Julie admits it was months before she stopped expecting Nicola to just walk in the door one night, with “a smile or a sarky comment”. “But that was it,” she says. “We had this new life and we had to try to live it.

“Even now some days are very hard; there have been times when I don’t even want to get out of bed. But then you think of Nicola and you bounce back: if you were miserable or had the hump, she always had a way of getting you out of it – by saying or doing something to make you laugh.”

Julie says the whole family was left devastated by Nicola’s death. Eventually leaving her job as a funeral director, because she found it too painful, Julie had 18 months of counselling and admits reaching “a very dark place”.

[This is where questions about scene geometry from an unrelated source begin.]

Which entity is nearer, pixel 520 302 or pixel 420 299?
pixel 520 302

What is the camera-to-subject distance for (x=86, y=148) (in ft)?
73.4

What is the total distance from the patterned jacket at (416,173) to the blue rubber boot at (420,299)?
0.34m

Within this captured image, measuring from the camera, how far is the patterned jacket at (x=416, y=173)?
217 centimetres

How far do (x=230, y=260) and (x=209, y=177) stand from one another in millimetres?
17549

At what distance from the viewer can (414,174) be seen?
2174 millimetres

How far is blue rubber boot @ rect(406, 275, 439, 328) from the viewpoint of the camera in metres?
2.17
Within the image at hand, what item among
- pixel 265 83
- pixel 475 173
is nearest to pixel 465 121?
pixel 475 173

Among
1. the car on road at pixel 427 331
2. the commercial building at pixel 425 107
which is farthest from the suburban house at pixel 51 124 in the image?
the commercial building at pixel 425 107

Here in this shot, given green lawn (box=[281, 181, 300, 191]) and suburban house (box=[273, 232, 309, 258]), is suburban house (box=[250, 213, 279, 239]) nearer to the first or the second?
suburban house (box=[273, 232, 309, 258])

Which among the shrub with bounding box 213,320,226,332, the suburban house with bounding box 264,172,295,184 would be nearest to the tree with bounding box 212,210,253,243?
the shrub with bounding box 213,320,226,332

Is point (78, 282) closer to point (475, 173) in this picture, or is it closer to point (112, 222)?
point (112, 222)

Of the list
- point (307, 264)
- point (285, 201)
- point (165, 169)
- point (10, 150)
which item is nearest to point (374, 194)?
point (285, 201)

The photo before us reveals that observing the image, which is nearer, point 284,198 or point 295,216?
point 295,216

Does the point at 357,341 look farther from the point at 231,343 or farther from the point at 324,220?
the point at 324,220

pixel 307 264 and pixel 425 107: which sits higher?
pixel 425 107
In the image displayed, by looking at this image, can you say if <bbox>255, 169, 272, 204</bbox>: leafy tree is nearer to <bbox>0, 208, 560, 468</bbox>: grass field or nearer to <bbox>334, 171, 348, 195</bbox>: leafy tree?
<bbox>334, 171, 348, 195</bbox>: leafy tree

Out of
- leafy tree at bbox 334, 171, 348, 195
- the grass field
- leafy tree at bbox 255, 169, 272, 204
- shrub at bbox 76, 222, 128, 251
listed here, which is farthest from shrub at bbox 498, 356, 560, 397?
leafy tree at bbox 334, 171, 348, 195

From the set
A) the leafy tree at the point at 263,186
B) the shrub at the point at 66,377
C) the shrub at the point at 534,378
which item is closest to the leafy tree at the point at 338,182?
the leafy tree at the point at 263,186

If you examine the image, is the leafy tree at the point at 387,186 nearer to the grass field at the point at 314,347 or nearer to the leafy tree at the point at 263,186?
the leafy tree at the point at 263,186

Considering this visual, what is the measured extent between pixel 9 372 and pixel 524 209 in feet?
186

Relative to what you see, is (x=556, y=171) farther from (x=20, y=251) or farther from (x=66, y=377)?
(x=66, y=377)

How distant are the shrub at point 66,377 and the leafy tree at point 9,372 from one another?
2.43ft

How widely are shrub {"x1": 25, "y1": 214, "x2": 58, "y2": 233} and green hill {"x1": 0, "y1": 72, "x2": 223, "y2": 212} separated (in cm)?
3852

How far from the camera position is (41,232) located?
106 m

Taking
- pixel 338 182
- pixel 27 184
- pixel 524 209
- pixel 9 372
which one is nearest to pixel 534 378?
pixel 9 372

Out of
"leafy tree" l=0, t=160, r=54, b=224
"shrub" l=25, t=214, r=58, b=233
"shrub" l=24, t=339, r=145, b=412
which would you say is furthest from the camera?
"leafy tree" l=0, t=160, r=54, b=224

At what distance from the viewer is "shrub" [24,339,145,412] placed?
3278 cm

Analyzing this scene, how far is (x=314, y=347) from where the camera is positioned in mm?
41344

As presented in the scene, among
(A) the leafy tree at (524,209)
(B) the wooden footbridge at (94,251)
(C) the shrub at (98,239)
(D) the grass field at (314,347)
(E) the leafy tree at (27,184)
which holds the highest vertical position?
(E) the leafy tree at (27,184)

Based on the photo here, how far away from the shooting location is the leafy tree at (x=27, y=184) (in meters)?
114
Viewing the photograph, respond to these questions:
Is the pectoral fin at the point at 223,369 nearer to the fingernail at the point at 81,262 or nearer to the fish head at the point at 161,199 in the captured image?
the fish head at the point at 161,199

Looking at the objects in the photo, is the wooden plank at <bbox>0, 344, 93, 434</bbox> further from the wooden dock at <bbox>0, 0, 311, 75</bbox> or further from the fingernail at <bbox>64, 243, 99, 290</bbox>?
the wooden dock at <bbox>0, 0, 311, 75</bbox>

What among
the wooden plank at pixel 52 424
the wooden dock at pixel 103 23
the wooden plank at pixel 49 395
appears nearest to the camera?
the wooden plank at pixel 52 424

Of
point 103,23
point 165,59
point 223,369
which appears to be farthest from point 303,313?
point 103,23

“I went through a horrible stage where I wanted to go and find her – and I knew the only way I could be with her was to take my own life,” she explains. “I wanted to be with her, but I knew I needed to be here, that everyone here needed me…”

Julie says throwing herself into fundraising gave her both a focus and a sense of hope. She discovered that a team of doctors, based at Papworth Hospital, were researching sudden cardiac death and trying to identify young people who might be at risk.

“They think it’s something to do with the electrics in the heart, like it having a short circuit,” explains Julie. “We want to help them find some answers – and stop other families going through what we’ve been through.”

The Emmerson family have set up a charitable trust in Nicola’s name: by holding a whole series of fundraisers, from golf days and auctions to sponsored challenges (Julie has just done the Great North Run), they are aiming to make £25,000 for Papworth. The trust has already raised £7,000 and Julie says she has been both touched and overwhelmed by people’s generosity.

“We’re doing this in memory of Nicola: she’s at the heart of things, which is where she always wanted to be – in the limelight,” adds Julie, with a smile. “It’s also a focus for us, and it’s for a very important cause. By telling this story, we want to make people aware of sudden cardiac death; it’s a silent killer.

“Losing a child changes your life: life can never be the same again. All you can do is try and make the best of the life you have left – and that’s what we’re doing.”